Last year, I made a long arduous morning drive to hear Sheryl Sandberg speak at the Global Leadership Conference in Barrington, Illinois. This was a rare appearance since she was still coming out of her mourning having lost her husband to a heart attack. I was curious given the many different opinions about her best selling Lean In book, whether her perspective had changed given her new role as a working single mother. But she didn’t talk much about her new role, instead she related a story of how when she was first offered a role at Google to be the business unit General Manager, but at the time there were no business units to run, she said that she hesitated because she wanted to do technology work.  However, Erik Schmidt, Executive Chairman of Google, said “when you are offered a seat on a rocket ship you don’t ask what seat you just take it,” and so she did.   And, as a result today, we all now know Sheryl Sandberg.

As an Executive Coach, I’ve had the great privilege of working with many women who have been offered a rocket ship. A new job, a new position, an opportunity to join a board, lead an initiative and many other amazing opportunities. And like Sheryl, the initial response from the women was “I don’t have all the skills to take on that role”. The Harvard Business Review published an article on August 25, 2014 that stated women think they have to meet 100% of the job requirements before they say “yes” to an opportunity, whereas men will say “yes” if they have 60% of the job requirement.      In the interview, that day, Sheryl talked about her belief that these limiting beliefs start very early with young strong girls who are labeled “bossy” versus “girls who are leaders in the making”. Girls are reared to follow the rules so that when we don’t have 100% of the skills required we pass up the seat on the rocket ship.   And, later in life, when we grow up carrying this limiting belief and being faced with new derogatory labels  in the workplace, such as when “bossy”  changes to   “bitch,”  we find more reasons to shy away from taking our much deserved seat on the rocket ship.

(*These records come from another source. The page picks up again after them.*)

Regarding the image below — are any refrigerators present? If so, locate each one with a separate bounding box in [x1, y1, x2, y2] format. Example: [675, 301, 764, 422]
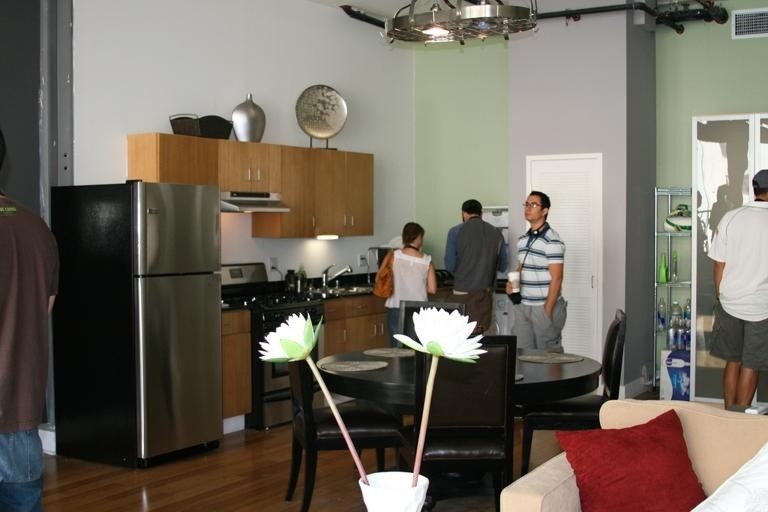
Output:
[47, 182, 223, 471]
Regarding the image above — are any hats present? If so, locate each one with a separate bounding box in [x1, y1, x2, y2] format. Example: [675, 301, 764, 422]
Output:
[753, 170, 768, 189]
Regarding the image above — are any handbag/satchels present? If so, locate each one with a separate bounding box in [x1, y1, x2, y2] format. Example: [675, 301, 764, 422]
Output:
[374, 262, 393, 298]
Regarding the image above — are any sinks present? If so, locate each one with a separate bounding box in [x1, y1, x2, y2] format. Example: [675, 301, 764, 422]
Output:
[314, 286, 373, 296]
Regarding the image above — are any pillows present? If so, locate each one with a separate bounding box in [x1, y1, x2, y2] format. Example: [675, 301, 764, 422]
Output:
[553, 409, 709, 512]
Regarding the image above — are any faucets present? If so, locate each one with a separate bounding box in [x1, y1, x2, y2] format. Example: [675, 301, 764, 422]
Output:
[321, 263, 353, 287]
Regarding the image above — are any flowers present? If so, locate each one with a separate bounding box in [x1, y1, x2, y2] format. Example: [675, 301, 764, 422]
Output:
[258, 307, 488, 486]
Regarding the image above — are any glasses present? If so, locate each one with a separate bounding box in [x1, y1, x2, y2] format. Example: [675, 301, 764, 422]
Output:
[523, 202, 540, 209]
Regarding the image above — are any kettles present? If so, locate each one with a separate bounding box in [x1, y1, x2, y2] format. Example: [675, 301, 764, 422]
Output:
[284, 269, 296, 295]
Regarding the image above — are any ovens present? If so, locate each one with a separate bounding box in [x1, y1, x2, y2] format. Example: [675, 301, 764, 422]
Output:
[256, 320, 327, 425]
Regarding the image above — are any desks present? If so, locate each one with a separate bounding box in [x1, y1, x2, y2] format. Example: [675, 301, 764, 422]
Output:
[313, 344, 602, 426]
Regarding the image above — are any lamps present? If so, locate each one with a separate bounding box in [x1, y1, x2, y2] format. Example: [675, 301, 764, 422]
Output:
[378, 2, 539, 48]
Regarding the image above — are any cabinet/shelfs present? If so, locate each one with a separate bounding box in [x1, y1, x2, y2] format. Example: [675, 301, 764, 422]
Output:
[219, 310, 253, 418]
[281, 146, 316, 238]
[692, 113, 768, 402]
[128, 132, 219, 240]
[344, 294, 389, 353]
[321, 299, 343, 356]
[316, 149, 374, 237]
[652, 185, 691, 398]
[218, 138, 280, 238]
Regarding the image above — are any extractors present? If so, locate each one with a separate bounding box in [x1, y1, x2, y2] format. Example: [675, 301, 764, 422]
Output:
[219, 190, 291, 214]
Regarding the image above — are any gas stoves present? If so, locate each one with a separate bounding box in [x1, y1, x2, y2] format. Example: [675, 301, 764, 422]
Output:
[233, 289, 325, 318]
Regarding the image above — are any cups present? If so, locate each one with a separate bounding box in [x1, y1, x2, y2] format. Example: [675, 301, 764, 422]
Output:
[508, 271, 520, 293]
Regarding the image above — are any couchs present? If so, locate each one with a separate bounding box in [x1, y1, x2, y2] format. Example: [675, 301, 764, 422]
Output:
[498, 394, 767, 511]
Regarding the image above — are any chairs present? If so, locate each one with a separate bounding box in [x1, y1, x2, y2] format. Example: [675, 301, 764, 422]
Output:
[414, 334, 517, 512]
[521, 309, 628, 478]
[400, 299, 467, 351]
[283, 358, 408, 511]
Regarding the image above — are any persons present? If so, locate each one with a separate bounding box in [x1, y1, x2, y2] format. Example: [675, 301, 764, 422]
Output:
[0, 126, 64, 511]
[707, 168, 768, 412]
[445, 198, 509, 336]
[505, 189, 568, 353]
[375, 222, 439, 350]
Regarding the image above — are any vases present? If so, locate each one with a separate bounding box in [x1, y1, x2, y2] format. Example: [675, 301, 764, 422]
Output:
[353, 473, 430, 512]
[231, 92, 267, 142]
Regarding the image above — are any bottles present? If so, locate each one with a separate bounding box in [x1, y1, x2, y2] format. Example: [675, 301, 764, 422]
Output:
[296, 262, 308, 296]
[670, 251, 680, 282]
[658, 297, 667, 331]
[667, 298, 691, 351]
[658, 253, 666, 283]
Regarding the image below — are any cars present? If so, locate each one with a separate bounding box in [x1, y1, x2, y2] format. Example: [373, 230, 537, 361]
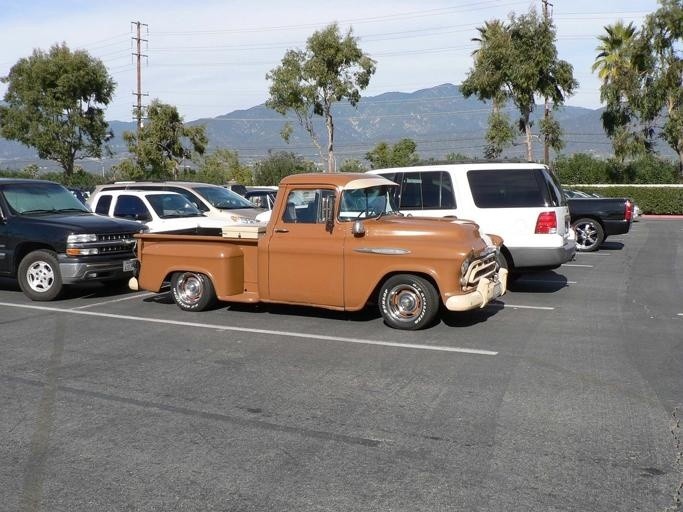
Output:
[562, 188, 641, 222]
[221, 184, 310, 211]
[90, 189, 244, 233]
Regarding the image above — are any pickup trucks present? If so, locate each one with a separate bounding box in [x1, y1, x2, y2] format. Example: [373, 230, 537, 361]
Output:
[128, 171, 509, 332]
[565, 197, 634, 252]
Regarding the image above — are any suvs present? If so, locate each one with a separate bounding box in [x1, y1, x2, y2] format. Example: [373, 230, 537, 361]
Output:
[254, 163, 578, 287]
[84, 181, 272, 224]
[0, 177, 148, 301]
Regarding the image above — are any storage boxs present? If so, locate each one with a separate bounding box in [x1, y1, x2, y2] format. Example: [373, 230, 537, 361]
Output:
[222, 226, 266, 239]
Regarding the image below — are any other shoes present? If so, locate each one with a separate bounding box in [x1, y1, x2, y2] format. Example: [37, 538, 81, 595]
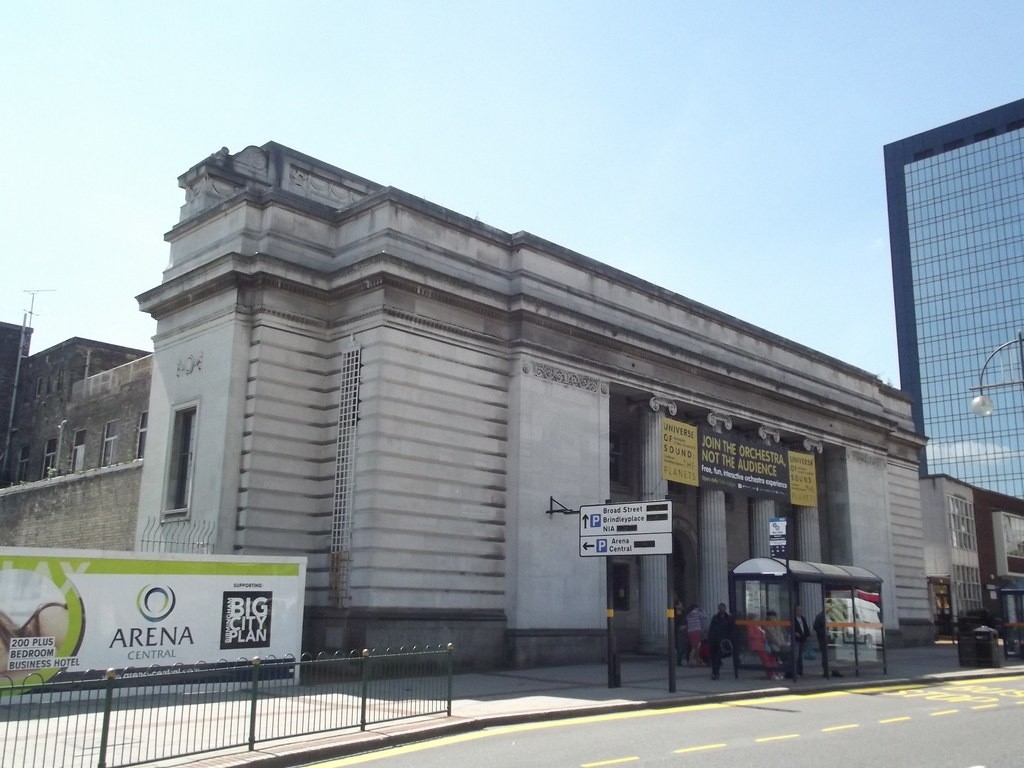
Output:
[785, 673, 793, 678]
[799, 674, 804, 677]
[677, 662, 684, 666]
[710, 672, 721, 680]
[689, 662, 707, 667]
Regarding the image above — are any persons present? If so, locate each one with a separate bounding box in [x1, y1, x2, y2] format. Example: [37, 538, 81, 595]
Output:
[813, 602, 844, 678]
[791, 604, 811, 678]
[747, 609, 801, 680]
[674, 601, 686, 666]
[707, 603, 733, 680]
[687, 604, 707, 667]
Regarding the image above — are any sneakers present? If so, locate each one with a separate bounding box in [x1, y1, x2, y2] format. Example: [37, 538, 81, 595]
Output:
[767, 672, 784, 681]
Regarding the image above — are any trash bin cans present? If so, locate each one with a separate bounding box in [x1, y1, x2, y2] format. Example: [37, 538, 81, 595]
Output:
[781, 642, 799, 679]
[973, 625, 1000, 668]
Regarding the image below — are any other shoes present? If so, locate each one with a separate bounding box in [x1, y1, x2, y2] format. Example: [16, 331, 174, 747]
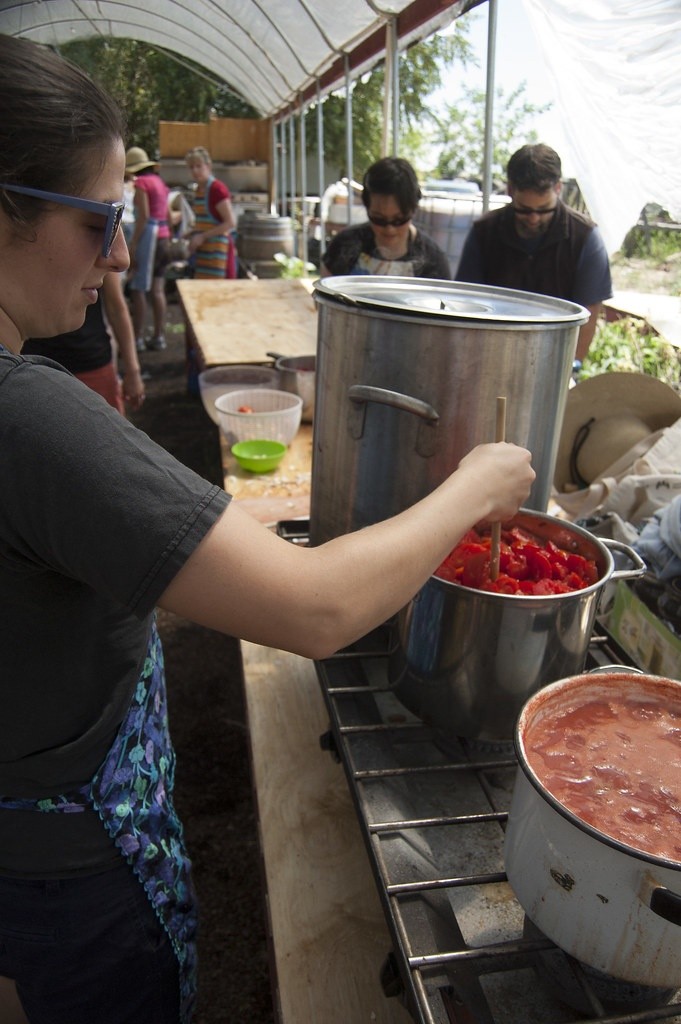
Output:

On top of those labels, Sheryl  talked about seeing women who are now in the workplace but are still taking the notes and planning the office parties, and not leaning in.  It’s as if they are transferring the traditional roles of who does the housework to who does the office housework, and that is dangerous because women get promoted based on accomplishments, whereas men get promoted based on potential.  In today’s latest gender battles, she stated that men need to do their part in helping women get on the rocket ship by taking on some of these behaviors at work so that women can bring their full value to the workplace. When was the last time you saw a man at the office volunteer to take the notes or plan a birthday for someone at the office?